En relisant un article d’il y a tout juste deux ans de Takayuki Nakayama (chief director sur Street Fighter V), un détail à propos d’un élément de stage abandonné m’a étonné : Nakayama précisait que « le maire [était] coincé dans l’ascenseur ».

En 2016, la légende n’avait aucune équivoque : il parlait forcément de Haggar, maire de Metro City depuis Final Fight. Pourtant, et il va falloir nous y habituer après une mandature commencée en 1989, c’est maintenant Cody, venu du même jeu, qui le remplace à ce poste.

Cette petite contradiction indiquait-elle que les développeurs de Street Fighter V n’avaient pas défini en 2016 la liste des personnages voués à sortir en DLC, mais surtout que l’idée d’un Cody maire à la place de l’autre n’avait encore pas germé dans leur esprit ?
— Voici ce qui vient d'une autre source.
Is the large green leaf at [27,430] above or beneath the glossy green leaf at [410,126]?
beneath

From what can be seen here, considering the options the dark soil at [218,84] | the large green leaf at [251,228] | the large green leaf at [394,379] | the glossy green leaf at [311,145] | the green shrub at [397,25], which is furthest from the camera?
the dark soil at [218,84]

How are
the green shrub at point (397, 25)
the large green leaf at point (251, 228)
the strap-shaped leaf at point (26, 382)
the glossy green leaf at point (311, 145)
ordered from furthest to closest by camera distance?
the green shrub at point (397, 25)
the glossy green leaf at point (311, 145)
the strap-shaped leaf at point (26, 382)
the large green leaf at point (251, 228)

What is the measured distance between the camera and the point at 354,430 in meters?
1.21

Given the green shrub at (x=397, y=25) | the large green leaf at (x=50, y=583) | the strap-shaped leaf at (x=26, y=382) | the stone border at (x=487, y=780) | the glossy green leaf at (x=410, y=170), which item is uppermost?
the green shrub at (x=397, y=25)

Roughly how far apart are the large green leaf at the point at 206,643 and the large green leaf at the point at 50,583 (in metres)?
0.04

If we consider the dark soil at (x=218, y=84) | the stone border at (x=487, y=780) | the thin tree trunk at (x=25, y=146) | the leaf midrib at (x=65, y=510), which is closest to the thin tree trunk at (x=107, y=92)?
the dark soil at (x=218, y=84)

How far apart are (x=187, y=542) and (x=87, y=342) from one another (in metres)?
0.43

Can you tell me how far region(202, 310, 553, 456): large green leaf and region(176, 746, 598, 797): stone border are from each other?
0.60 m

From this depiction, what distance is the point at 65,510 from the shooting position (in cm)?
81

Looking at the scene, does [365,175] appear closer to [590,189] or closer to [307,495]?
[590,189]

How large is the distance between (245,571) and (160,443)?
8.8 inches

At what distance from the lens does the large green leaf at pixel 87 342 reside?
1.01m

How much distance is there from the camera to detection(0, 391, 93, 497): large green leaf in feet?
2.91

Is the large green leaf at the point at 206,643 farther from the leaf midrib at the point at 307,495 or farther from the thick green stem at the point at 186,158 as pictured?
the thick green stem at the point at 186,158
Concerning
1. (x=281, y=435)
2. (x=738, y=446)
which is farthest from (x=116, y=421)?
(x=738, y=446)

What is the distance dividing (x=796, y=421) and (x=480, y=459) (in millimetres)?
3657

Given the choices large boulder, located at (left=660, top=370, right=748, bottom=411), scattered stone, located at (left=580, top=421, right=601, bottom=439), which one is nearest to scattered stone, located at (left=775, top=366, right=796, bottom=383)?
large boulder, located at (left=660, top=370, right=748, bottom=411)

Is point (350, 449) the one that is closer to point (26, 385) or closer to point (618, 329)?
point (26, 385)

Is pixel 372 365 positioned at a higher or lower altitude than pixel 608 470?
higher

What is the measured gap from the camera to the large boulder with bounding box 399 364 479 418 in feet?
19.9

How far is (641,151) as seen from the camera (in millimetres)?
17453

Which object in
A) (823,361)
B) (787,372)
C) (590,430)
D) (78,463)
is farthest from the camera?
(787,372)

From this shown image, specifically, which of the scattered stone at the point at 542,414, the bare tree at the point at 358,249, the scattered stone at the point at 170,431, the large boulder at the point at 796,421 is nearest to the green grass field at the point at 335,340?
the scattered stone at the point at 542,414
Takayuki Nakayama a eu la gentillesse de répondre, en français et sans équivoque :

L’idée que le scénario d’un jeu puisse ne pas être fixé au moment de sa sortie n’exprime sans doute que mon romantisme sur la création de jeu : c’est qu’à lire toutes ces passionnantes notes de développement dont Capcom est désormais prodigue et où le moindre détail s’avère si travaillé, comment penser que tout n’est pas maîtrisé dès le départ ? 

Ainsi dans ma tête, si Street Fighter V était sorti initialement sans mode histoire (le DLC a été proposé en juin, 6 mois après sa commercialisation), c”était uniquement parce qu’ils n’avaient pas eu le temps de l’inclure, et pas qu’ils ne l’avaient pas encore complètement écrite. Bref une bonne poire.

Pourtant, à bien y repenser, le précédent Street Fighter avait déjà donné lieu à ce genre de choses : interrogé à propos de la nationalité d’Abel, nouveau personnage de la série Street Fighter IV en 2009, Yoshinori Ono, le producteur exécutif, répondait ainsi : 

La version arcade “sous-entend” qu’il est français, mais il se peut qu’il y ait du changement d’ici là, avec les scénarios prévus pour la version console.

À force, le doute en devient méthodique. Prenons Hakan, personnage ajouté en 2010 dans Super Street Fighter IV.

Toshiyuki Kamei, le directeur artistique, était alors plein de promesses à propos de l’étonnante chevelure d’Hakan (source) :

Il y a une explication à sa coiffure, mais nous préférons la garder en secrète pour l’instant (rires). Néanmoins si vous réfléchissez à ses caractéristiques et à ses coups, vous pourriez la trouver.

Presque dix ans après, le mystère n’a jamais été dévoilé, à se demander si la solution de l’énigme existait vraiment (à l’époque, j’aurais parié que la forme correspondait à des culs de bouteilles d’huile). Est-ce que l’idée ne leur est finalement pas venue ? A moins qu’ils ne l’aient oubliée avec le temps : il y aurait les idées qui ne viennent qu’au fil de l’eau, à mesure que le jeu se peaufine, et celles qui disparaissent, faute d’avoir été rendues publiques au bon moment.